PROBLEM TO WORK ON:
Go through the records line by line. Report how many lines contain "trap", with nothing else.

SOURCE MATERIAL:
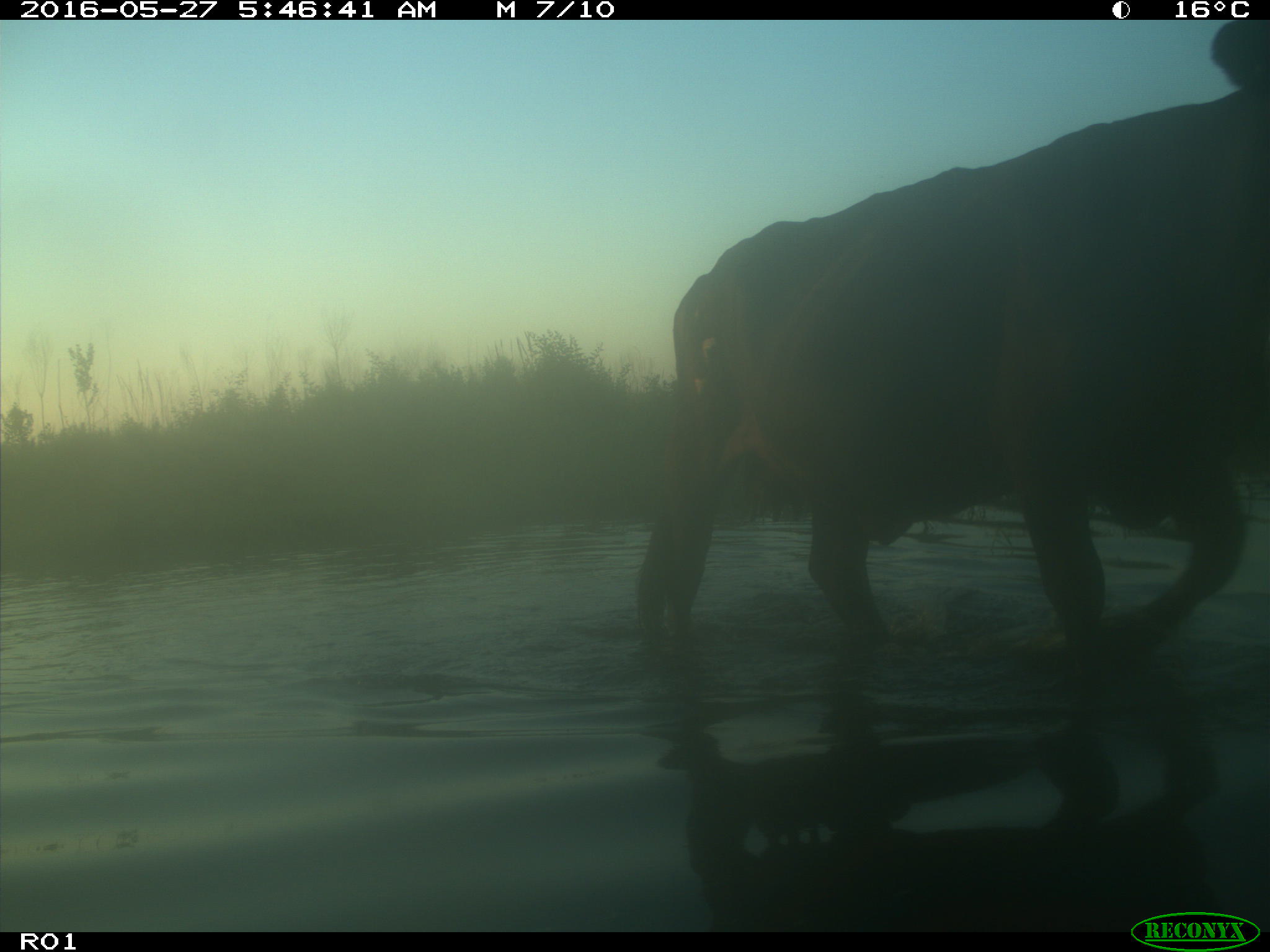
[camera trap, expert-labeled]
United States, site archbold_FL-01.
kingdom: Animalia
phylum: Chordata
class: Mammalia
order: Artiodactyla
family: Bovidae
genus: Bos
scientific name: Bos taurus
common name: domestic cow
Bos taurus (domestic cow).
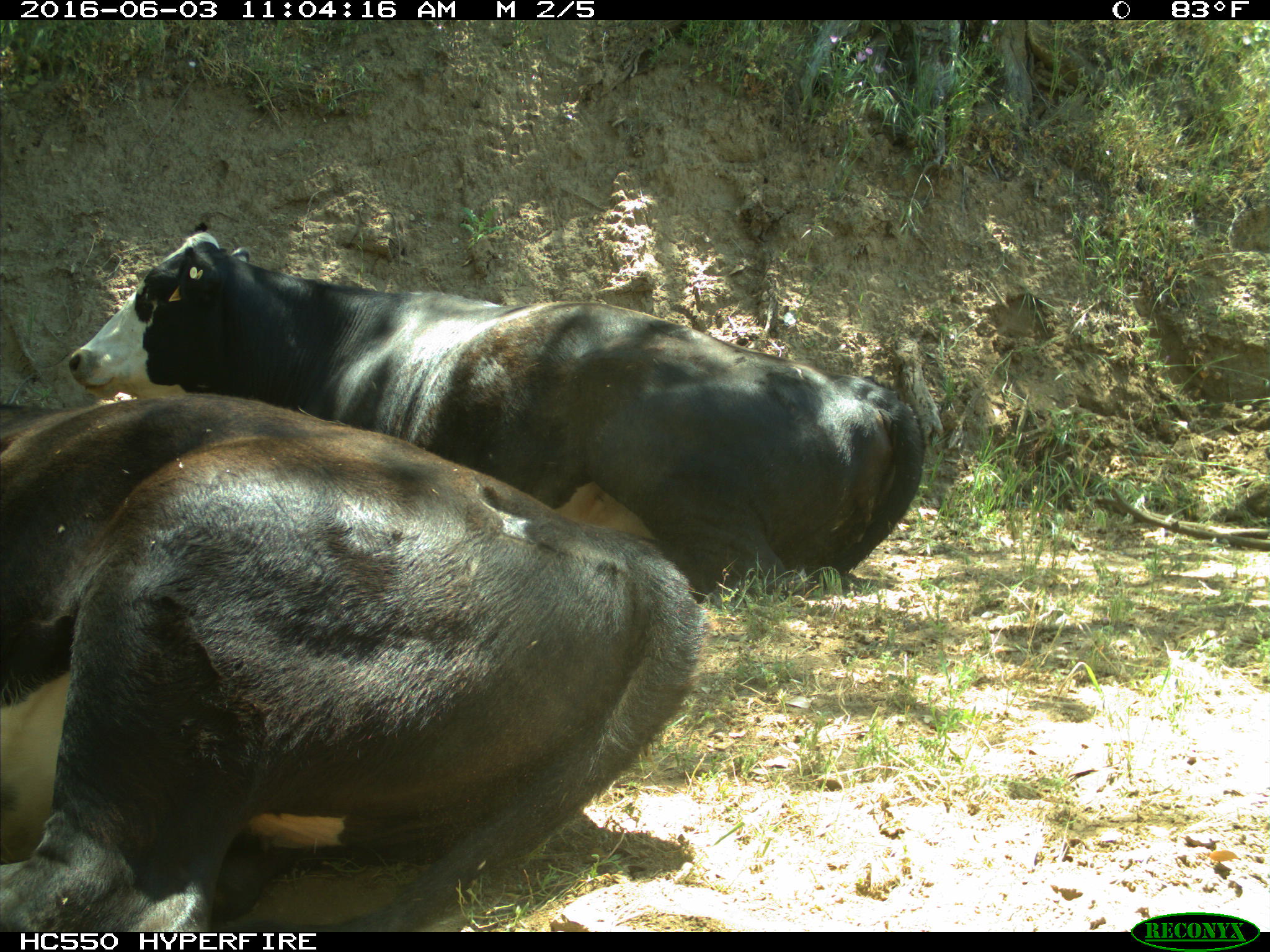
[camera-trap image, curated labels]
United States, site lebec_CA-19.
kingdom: Animalia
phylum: Chordata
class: Mammalia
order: Artiodactyla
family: Bovidae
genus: Bos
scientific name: Bos taurus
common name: domestic cow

SOLVED PROBLEM:
2